The Debtors argue that they should be entitled to stack the exemptions in subsections (b) and (c) and, therefore, be allowed $3,200 ($2,000 plus $1,200) for each vehicle. The Trustee, on the other hand, argues that the specific exemption provided for motor vehicles in subsection (c) limits the exemption to $1,200 and, therefore, a motor vehicle is not included in the general $2,000 exemption provision.

The Bankruptcy Court in the Southern District of Illinois briefly discussed the relationship between subsections (b) and (c) of § 13, Ch. 52, Ill.Rev.Stat. There the Court was presented with the issue of whether a debtor could exempt the debtor's second motor vehicle under subsection (b). The Court concluded:

 
"While the debtor may only exempt his interest in one car under subsection (c) of the Illinois Exemption Act, a second vehicle can be exempted under subsection (b) provided there is sufficient excess in the exemption." In Re Sorenson, 21 B.R. 94 (Bkrtcy.S.D.Ill.1982).

The issue before this Court is not whether the exemption of subsection (b) can be used for a second vehicle, but whether both subsections (b) and (c) can be used on the same vehicle. The Court agrees with the Bankruptcy Court that the Debtors were not entitled to stack the exemptions provided in subsections (b) and (c).

The reference in subsection (b) to "any other property" means any property not specifically exempted in any other section of ¶ 12-1001. Because motor vehicles are specifically exempted in subsection (c), they are not to be included in the "any other property" provision of subsection (b).

The Debtors point to the Federal Exemption schedule under § 522 of the Bankruptcy Code in support of their "stacking" argument. While the Federal Exemption Statute is similar in many respects to the Illinois Statute, the Federal Exemption Statute specifically allows such stacking. Under § 522(d) the following property may be exempt:

 
"(1) The debtor's aggregate interest, not to exceed $7,500 in value, in real property or personal property that the debtor or a dependent of the debtor uses as a residence, in a cooperative that owns property that the debtor or a dependent of the debtor uses as a residence, or in a burial plot for the debtor or a dependent of the debtor.
 
(2) The debtor's interest, not to exceed $1,200 in value, in one motor vehicle.
 
* * * * * *
 
(5) The debtor's aggregate interest, not to exceed in value $400 plus any unused amount of the exemption provided under ¶ (1) of this subsection, in any property."

Thus, § 522(d) (5) of the Federal Statute allows a debtor to apply the unused portion of the exemption provided in subsection (d) (1) to any property.

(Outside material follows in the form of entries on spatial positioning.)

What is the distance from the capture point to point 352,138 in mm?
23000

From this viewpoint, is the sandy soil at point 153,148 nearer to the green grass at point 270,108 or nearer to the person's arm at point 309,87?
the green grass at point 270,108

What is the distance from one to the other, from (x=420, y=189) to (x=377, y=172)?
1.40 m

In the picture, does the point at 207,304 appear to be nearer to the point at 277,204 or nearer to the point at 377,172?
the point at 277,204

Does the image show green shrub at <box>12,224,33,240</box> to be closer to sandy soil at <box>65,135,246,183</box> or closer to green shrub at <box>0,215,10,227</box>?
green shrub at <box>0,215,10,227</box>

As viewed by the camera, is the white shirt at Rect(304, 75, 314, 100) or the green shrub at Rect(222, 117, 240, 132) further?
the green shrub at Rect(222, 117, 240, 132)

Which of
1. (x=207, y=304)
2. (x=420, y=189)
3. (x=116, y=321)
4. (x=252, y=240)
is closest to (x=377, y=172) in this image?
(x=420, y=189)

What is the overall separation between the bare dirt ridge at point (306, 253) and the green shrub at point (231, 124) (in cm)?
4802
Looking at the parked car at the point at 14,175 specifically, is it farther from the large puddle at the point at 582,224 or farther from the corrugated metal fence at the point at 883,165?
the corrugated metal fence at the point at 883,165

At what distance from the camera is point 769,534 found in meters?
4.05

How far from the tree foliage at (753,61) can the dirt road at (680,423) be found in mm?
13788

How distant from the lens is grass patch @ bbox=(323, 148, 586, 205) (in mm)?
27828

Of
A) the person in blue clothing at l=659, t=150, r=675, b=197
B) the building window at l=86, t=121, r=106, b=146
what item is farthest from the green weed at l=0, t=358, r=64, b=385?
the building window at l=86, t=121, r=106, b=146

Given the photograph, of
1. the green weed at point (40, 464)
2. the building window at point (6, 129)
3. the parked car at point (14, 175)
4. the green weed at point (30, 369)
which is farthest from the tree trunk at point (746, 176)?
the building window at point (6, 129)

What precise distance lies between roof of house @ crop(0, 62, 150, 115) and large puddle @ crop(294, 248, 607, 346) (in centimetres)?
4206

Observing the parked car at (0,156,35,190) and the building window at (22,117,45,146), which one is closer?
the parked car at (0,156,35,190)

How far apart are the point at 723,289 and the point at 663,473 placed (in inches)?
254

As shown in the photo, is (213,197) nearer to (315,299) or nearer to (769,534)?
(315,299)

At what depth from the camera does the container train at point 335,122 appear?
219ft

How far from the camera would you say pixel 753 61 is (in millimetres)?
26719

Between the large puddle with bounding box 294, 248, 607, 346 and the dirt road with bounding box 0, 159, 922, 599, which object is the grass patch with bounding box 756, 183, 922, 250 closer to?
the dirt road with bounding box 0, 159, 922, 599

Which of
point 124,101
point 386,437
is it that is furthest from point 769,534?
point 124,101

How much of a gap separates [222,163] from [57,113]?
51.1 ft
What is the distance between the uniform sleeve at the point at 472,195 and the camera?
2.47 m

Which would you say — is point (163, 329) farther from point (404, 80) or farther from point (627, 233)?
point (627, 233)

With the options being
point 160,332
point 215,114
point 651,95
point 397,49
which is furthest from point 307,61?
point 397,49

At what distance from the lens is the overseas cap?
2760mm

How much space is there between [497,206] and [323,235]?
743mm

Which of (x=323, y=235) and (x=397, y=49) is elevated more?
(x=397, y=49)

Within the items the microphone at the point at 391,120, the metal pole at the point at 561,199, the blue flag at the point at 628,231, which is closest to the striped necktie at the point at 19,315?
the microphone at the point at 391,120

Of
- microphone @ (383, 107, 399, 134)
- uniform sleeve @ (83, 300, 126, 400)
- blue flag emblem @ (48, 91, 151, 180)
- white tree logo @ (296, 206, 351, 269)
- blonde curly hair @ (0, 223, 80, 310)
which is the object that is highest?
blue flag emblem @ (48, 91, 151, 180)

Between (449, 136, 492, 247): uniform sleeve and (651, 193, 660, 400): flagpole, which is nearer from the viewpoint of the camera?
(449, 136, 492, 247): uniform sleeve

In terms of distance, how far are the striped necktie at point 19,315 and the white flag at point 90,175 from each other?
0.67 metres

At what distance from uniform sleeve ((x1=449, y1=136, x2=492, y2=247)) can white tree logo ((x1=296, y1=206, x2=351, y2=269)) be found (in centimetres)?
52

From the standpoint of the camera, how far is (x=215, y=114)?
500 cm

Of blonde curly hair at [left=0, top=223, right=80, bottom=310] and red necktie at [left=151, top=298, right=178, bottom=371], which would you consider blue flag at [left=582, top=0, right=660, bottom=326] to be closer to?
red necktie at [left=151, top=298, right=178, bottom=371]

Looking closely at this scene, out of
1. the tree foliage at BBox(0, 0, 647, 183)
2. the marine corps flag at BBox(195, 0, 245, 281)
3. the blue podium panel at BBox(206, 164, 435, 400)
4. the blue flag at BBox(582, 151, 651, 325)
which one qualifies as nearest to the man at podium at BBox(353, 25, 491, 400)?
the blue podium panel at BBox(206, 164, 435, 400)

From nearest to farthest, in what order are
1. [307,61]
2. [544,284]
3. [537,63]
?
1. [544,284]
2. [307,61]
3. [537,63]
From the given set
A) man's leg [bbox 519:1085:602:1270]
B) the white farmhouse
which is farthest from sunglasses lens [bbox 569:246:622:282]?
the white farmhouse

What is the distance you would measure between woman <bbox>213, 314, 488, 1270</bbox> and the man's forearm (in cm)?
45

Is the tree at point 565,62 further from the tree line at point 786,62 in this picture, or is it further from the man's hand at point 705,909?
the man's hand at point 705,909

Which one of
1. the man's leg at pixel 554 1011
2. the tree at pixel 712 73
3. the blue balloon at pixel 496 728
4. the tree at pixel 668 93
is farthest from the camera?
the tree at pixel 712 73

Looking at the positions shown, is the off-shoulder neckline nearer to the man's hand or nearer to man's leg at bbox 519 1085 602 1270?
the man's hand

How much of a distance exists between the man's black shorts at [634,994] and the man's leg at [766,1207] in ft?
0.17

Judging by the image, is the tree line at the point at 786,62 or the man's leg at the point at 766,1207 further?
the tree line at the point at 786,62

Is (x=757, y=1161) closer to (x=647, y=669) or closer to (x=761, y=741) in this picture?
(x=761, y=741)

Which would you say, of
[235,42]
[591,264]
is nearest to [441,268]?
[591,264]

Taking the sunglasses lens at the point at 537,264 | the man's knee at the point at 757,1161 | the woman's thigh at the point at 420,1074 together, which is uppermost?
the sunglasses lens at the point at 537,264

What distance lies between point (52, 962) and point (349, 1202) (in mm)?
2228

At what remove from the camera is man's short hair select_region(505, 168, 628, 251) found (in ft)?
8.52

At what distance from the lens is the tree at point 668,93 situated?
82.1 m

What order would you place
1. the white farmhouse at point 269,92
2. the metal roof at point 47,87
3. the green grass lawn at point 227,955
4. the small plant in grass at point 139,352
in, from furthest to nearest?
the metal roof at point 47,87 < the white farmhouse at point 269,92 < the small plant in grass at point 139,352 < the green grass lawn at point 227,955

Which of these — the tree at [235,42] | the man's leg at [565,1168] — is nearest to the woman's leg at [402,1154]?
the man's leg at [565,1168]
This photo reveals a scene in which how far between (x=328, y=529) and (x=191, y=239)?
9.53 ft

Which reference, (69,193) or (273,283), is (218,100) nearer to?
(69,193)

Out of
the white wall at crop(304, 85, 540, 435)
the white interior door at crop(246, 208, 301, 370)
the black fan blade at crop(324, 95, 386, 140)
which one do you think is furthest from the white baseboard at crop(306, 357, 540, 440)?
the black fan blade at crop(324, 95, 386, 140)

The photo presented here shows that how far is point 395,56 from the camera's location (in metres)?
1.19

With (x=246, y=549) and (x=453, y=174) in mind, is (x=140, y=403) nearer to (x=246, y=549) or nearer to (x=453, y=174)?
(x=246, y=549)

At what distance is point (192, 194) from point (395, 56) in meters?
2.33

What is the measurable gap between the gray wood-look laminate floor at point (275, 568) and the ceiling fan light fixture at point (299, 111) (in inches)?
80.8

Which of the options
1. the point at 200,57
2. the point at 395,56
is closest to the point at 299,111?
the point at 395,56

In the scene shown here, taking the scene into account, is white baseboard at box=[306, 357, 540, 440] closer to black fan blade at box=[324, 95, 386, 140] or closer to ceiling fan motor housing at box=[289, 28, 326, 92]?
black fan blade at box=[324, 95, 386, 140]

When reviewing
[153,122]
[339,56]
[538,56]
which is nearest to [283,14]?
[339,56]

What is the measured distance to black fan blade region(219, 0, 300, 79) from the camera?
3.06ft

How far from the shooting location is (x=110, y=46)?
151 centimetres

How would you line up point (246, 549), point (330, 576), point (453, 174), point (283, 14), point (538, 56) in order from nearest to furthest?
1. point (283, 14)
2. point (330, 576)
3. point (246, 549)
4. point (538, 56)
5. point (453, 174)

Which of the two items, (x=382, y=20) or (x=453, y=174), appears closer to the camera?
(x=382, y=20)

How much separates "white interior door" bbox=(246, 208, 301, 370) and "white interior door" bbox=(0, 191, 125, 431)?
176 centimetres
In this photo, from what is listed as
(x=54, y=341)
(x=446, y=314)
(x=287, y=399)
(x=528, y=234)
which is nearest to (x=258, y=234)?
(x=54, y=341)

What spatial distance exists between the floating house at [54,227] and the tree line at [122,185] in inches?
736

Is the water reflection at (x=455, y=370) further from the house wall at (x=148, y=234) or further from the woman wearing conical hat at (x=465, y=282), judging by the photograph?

The Illinois Statute has no such provision.

*408 In addition, the general exemption provision (§ 522(d) (5)) under the Federal statute refers to "any property" while the Illinois general exemption provision (¶ 12-1001(b)) refers to "any other property". By the inclusion of the word "other" the legislature expressed an intent to exempt property not specifically listed elsewhere in the statute. If the legislature intended to allow stacking of the exemptions, a provision similar to that in the Federal Exemption Statute could have been added.

Accordingly, IT IS ORDERED that the decision of the Bankruptcy Court is AFFIRMED.